Penalties became the biggest drive killers. They’ve been a problem that’s plagued the team in recent years and a key factor in their two losses this season. Penalties from the second drive on dashed any momentum the offense was looking to build up.
Since the Bears’ opening scoring drive, the Bucs had two opportunities to respond before an offensive holding from tight end OJ Howard extended a 2nd and 5 to a 2nd and 15. It went downhill as the Bears scored a TD on the next six consecutive possessions. Not to place sole blame on Howard, but in a game of inches and momentum, the Bears never let their foot off the Bucs’ throat from there on out.
Bears Continuously Attacked the Bucs Weak Secondary
When the Bucs began the season, they struck early and often. The Bears’ offensive line gave quarterback Mitch Trubisky plenty of time to throw and provided enough blocking to trample the defense in the air and through the ground.
Trubisky, who before today never threw for more than two TDs a game, threw a career high six TDs, almost breaking the NFL record for TD passes in a game, and for 354 yards against a heavily depleted Bucs secondary. He also accounted for 397 of the 483 total yards of offense. Running back Tarik Cohen and wide receiver Taylor Gabriel caught for a combined 225 receiving yards and 3 TDs, often burning a grossly mismatched secondary.

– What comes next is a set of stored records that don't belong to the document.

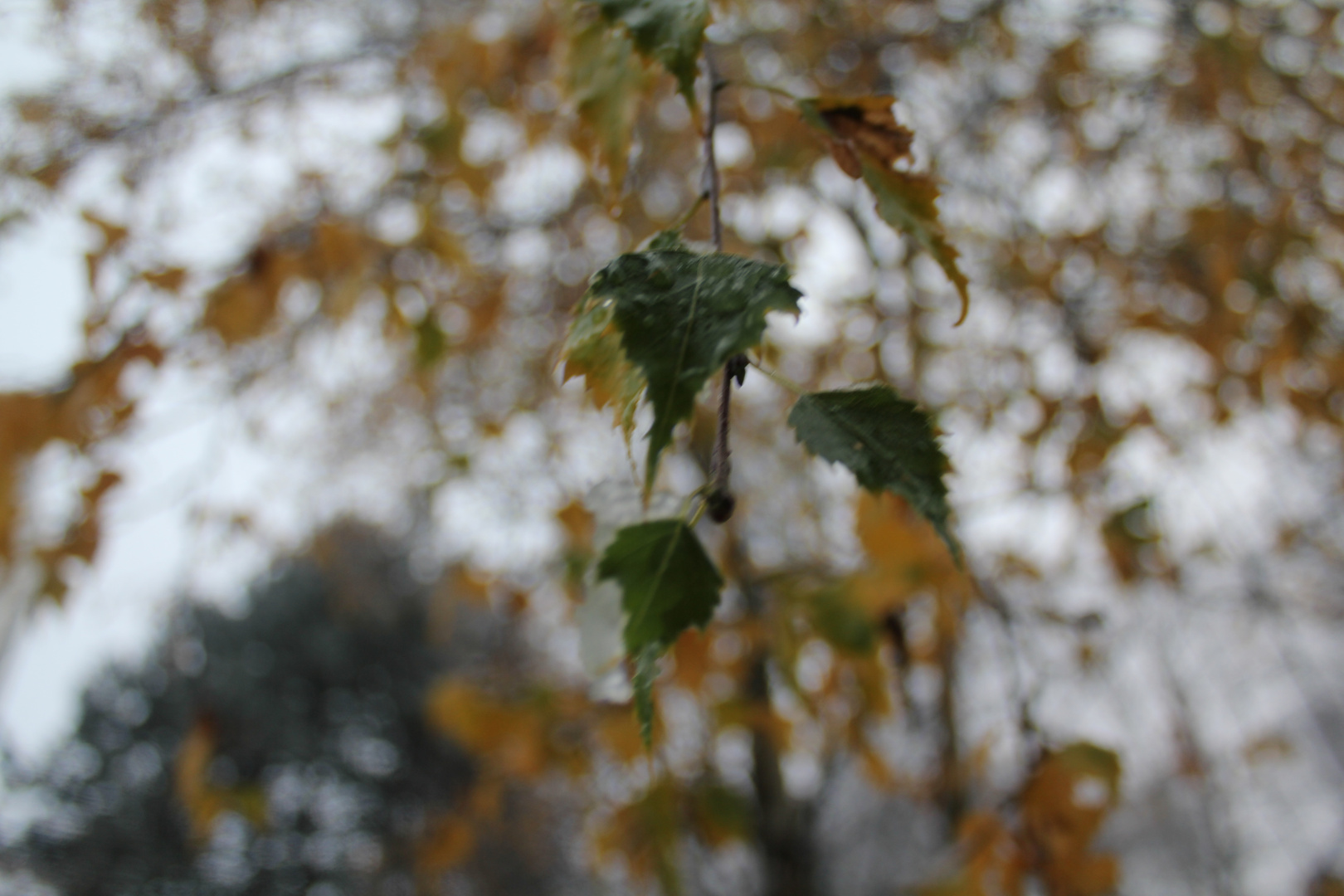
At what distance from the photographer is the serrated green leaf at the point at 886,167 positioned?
323 mm

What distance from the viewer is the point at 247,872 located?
274cm

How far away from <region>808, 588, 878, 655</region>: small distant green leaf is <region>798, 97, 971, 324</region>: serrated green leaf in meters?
0.51

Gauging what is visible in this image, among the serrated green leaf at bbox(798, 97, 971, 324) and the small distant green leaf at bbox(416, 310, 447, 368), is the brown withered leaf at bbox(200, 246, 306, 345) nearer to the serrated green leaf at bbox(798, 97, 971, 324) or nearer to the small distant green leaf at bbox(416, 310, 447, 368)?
the small distant green leaf at bbox(416, 310, 447, 368)

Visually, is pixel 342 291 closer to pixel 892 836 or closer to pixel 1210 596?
pixel 1210 596

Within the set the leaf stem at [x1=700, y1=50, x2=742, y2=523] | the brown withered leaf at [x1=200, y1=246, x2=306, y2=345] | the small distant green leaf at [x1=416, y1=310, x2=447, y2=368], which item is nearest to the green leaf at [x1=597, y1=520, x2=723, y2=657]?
the leaf stem at [x1=700, y1=50, x2=742, y2=523]

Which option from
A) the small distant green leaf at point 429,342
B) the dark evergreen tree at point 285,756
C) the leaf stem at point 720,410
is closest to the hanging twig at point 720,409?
the leaf stem at point 720,410

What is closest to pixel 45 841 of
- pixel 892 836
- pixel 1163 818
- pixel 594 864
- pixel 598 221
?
pixel 594 864

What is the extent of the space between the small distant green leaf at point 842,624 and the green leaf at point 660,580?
1.83 feet

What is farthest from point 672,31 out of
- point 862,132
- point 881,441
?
point 881,441

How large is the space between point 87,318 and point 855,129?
102 cm

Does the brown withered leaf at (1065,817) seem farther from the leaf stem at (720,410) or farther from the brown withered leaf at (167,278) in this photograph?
the brown withered leaf at (167,278)

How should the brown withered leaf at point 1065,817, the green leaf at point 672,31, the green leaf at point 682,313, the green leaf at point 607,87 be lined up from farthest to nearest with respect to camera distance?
the brown withered leaf at point 1065,817 < the green leaf at point 607,87 < the green leaf at point 672,31 < the green leaf at point 682,313

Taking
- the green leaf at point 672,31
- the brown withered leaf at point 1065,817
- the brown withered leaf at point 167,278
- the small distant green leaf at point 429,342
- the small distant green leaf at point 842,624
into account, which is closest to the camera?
the green leaf at point 672,31

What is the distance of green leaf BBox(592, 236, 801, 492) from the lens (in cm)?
20
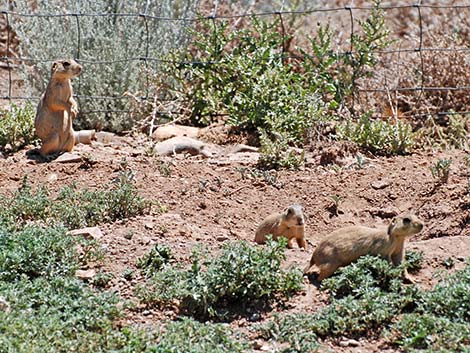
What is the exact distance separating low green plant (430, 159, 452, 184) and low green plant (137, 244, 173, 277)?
8.30 feet

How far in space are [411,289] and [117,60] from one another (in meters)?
5.12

Despite amassing a combined 131 yards on the ground from Tribusky, Cohen, and RB Jordan Howard, they didn’t score a running TD. The Bucs’ defense only managed to sack Tribusky once and hit him 3 times, only missing seven passes.
Bears’ Defense was Relentless
The Bears’ defense, led by Khalil Mack, regularly teed off of both Bucs QBs Ryan Fitzpatrick and Jameis Winston during the second half, accounting for four sacks and seven hits. Tipped balls and errant throws resulted in three interceptions. Desperation from not letting the game get out of hand naturally forced the Bucs to remain one-dimensional.
The only person who had a salvageable day was Bucs WR DeSean Jackson, who had 5 catches for 112 yards but zero TDs. The Bears’ defense also bottled up second rounder RB’s Ronald Jones and starter Peyton Barber, holding them to a paltry 53 yards. Winston and Fitzpatrick were held to 251 yards passing combined.